For motion in one dimension we may write
**v** = v_{x}
**i**, or **v** = v**i**, since the velocity has only an x component, or just v, where a
positive number is a velocity vector pointing in the +x-direction and a negative
number is a velocity vector pointing in the negative -direction.

Assume that at a time t_{1} it is at a position x_{1}
and at a later time t_{2} it is at position x_{2}.

The displacement vector is ∆x =
x_{2 }-
x_{1}.

In the time interval ∆t = t_{2
}- t_{1} the object has been displaced by ∆x.

Its
**average velocity** in that time interval ∆t is
defined as <v> = ∆x/∆t.

The average velocity <**v**> is a vector.

The sign of <**v**> tells us if the velocity
vector is pointing in the positive or negative x-direction.

The **instantaneous
velocity** is **v** = lim_{∆t-->0}∆x/∆t = dx/dt.

The **speed** of an object is the rate at
which it covers distance. It is always a positive number with units.

A motorist drives north for 35 minutes at 85 km/h and then stops for 15
minutes. He then continues north, traveling 130 km in 2 hours.

(a) What is his total displacement?

(b) What is his average velocity?

Solution:

(a) In the first 35 minutes the motorist travels

d_{1
}= v_{1}t_{1 }= 85
km/h * 35 min*1 h/(60 min) = 49.6 km.

In the next 2 hours he travels 130 km.

(b) His average velocity is <**v**> = ∆x/∆t.

He travels for 170
minutes (including his stop).

Therefore his average velocity is

<**v**>
= (179.6 km/(170 min))*(60 min/h) (north) = 63.4 km/h (north).

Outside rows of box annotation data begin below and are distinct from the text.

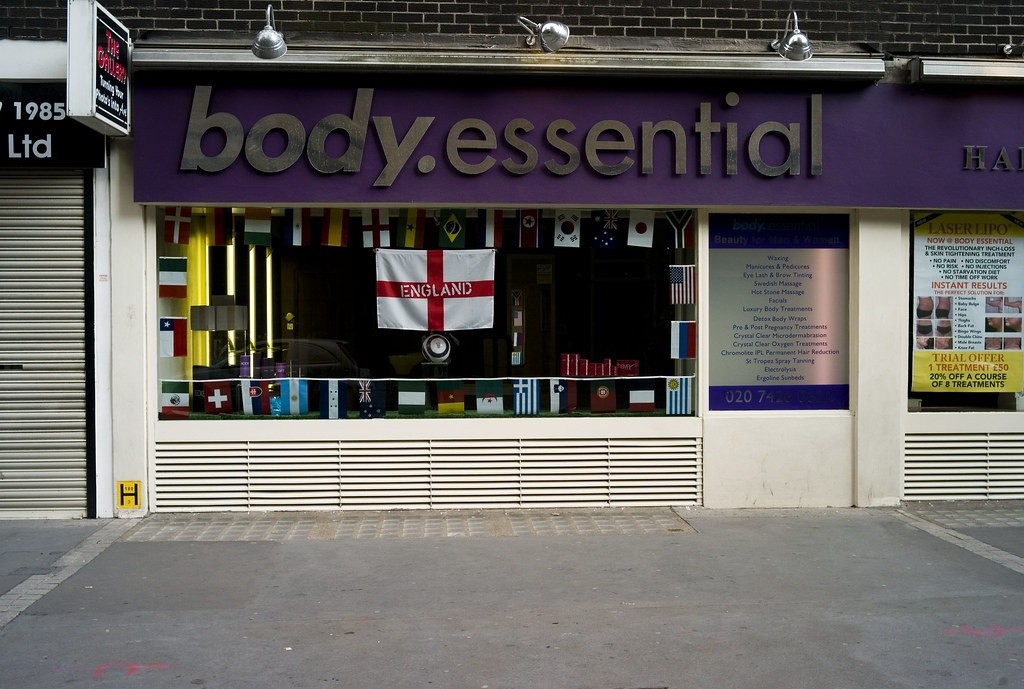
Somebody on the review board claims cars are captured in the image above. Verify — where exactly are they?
[194,337,397,382]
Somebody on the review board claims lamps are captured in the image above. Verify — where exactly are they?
[517,16,570,53]
[251,4,287,60]
[770,10,814,62]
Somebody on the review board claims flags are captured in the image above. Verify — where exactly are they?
[355,381,387,419]
[319,381,349,419]
[512,379,542,416]
[473,380,504,415]
[590,380,616,413]
[549,379,577,414]
[375,247,495,331]
[279,379,308,417]
[510,290,524,365]
[666,377,692,415]
[669,320,697,359]
[397,381,426,415]
[161,381,190,419]
[629,378,655,413]
[157,256,187,300]
[202,382,234,414]
[668,265,694,305]
[240,380,271,415]
[435,381,465,416]
[158,316,186,359]
[164,205,696,248]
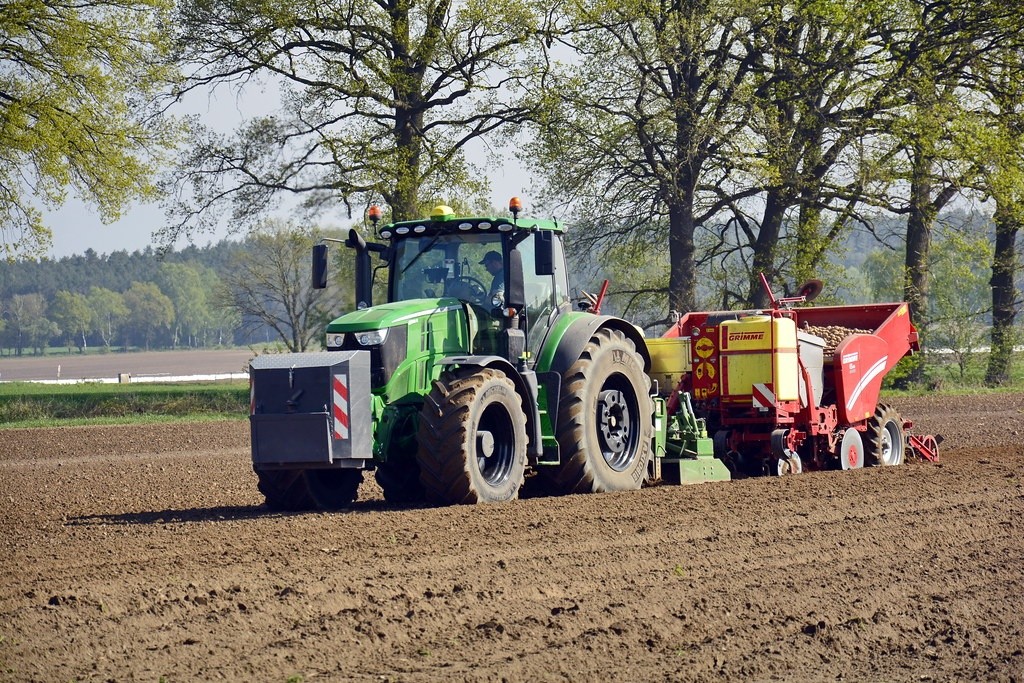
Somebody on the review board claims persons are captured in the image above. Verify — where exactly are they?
[478,250,505,307]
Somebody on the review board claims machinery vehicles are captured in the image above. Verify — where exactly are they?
[248,197,730,506]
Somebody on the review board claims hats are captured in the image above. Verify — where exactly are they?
[478,251,502,265]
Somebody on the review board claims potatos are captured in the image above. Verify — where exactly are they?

In one dimension the **average acceleration** of an object in the time interval
∆t is given by

<a> = (v_{2 }- v_{1})/∆t = ∆v/∆t,

and the **instantaneous acceleration** is given by

**a** = lim_{∆t-->0}∆v/∆t = dv/dt.

Consider a time interval ∆t = 1 s. Consider the following values
for v_{1} and v_{1}.

v_{1} |
v_{2} |
a | sign of a |
sign of ∆v (v = speed) |
---|---|---|---|---|

1 m/s | 2 m/s | 1 m/s^{2} |
+ | + |

2 m/s | 1 m/s | -1 m/s^{2} |
- | - |

1 m/s | -1 m/s | -2 m/s^{2} |
- | ∆v = 0 |

-1 m/s | -2 m/s | -1m/s^{2} |
- | + |

-2 m/s | -1 m/s | 1 m/s^{2} |
+ | - |

Note: Positive acceleration does not always mean increase in speed and negative acceleration does not always mean decrease in speed.

A woman backs her car out of her garage with an average
acceleration of 1.40 m/s^{2}.

(a) How long does it take her to reach a
speed of 2.0 m/s?

(b) If she then brakes and stops in 0.80
s, what is her average accceleration?

Solution:

(a) ∆v = <**a**>*∆t. Here the initial velocity is zero, ∆v = v_{f} -
v_{i} = v_{f}.

∆t = ∆v/a = v_{f}/<**a**> = (2 m/s)/(1.4 m/s^{2}) = 1.43 m/s.

(b) <**a**> = ∆v/∆t = (v_{f} - v_{i})/∆t. Here v_{f}
= 0, v_{i} = 2 m/s.

<**a**> = (-2 m/s)/0.80 s = -2.5 m/s.